Зока ответил не сразу.

— Писарь здесь очень важный человек, — сказал он серьезно. — Работа для него всегда найдется: одному прошение, другому письмо написать, да и всякую бумагу, что придет сюда, ему же читать приходится.

— А я вот отказался от этой должности и возвращаюсь назад,— гость оперся локтем о подушку и выжидательно посмотрел на хозяина: что, мол, он про это думает...

— Это как же, почему не согласились? — удивился Зока и потянулся за четками.

— Тут от скуки с ума сойти можно. Нет, не по мне служба в этих местах.
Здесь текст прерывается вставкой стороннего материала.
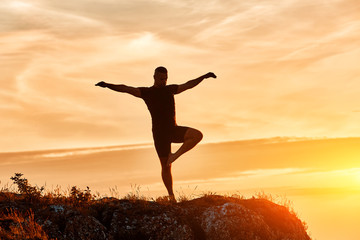 Silhouette of the man practicing yoga on the hill against beautiful sunset.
— Да, в наших краях невесело живется, — пастух, не глядя на гостя, слегка встряхнул свои четки. — Но работа эта выгодная, если, конечно, приноровиться к нашим людям.

— Это как же понять?

— А очень просто: не обижать их и уступать им в спорных случаях.

— А как быть с начальством? — спросил гость, прикидываясь непонимающим.

— С начальством?

— Да.

— А начальство наши люди не признают в таких случаях, — улыбнулся старик. — Они обходят его.

— О нет, я так не могу, — важно сказал гость и подмигнул Зоке своим единственным глазом.

— Ну тогда вы правильно поступили, что не согласились быть писарем в этих краях, а то это могло плохо кончиться. — Старик выдержал паузу и добавил: — Здесь у нас был такой печальный случай...

— Какой? Расскажите.

— Очень печальный случай, — ответил Зока и, взяв длинные щипцы, поправил огонь в камине. — Убили его.

— Кого?

— Писаря.

— За что?

— А кто его знает. Только помню, — продолжал пастух, — когда по этому случаю приехало сюда начальство, то и трупа того писаря не могли найти.

— Так и не нашли? — приподнялся гость с подушки.

— Нет, нашли, только без головы. А когда спросили: «Где его голова?» — то ответили люди, что он и был безголовым. «Как же это так, сейчас же найдите мне его голову!» — потребовал тогда пристав. «Где же ее искать, господин пристав? — ответили горцы. — Была бы у него голова, он бы и не приехал сюда».

Юмор старого пастуха не понравился Одноглазому. Хорошенькое это дело — оставить писаря без головы, хоть маленький, а начальник! В его представлении снять кому-нибудь голову было во власти именно начальников, перед которыми он неизменно раболепствовал до омерзения. Правда, омерзение испытывали другие, сам же Одноглазый его никогда не чувствовал и не знал, что это такое. Он бывал счастлив от малейшего поручения сильных и богатых, это было для него главной усладой. Еще издали он первым здоровался с любым начальником и, как трусливая собачонка, виляя задом, повторял приветствие погромче, если ему не отвечали. Когда же начальство допускало его до доверительного разговора, он даже наглел от радости.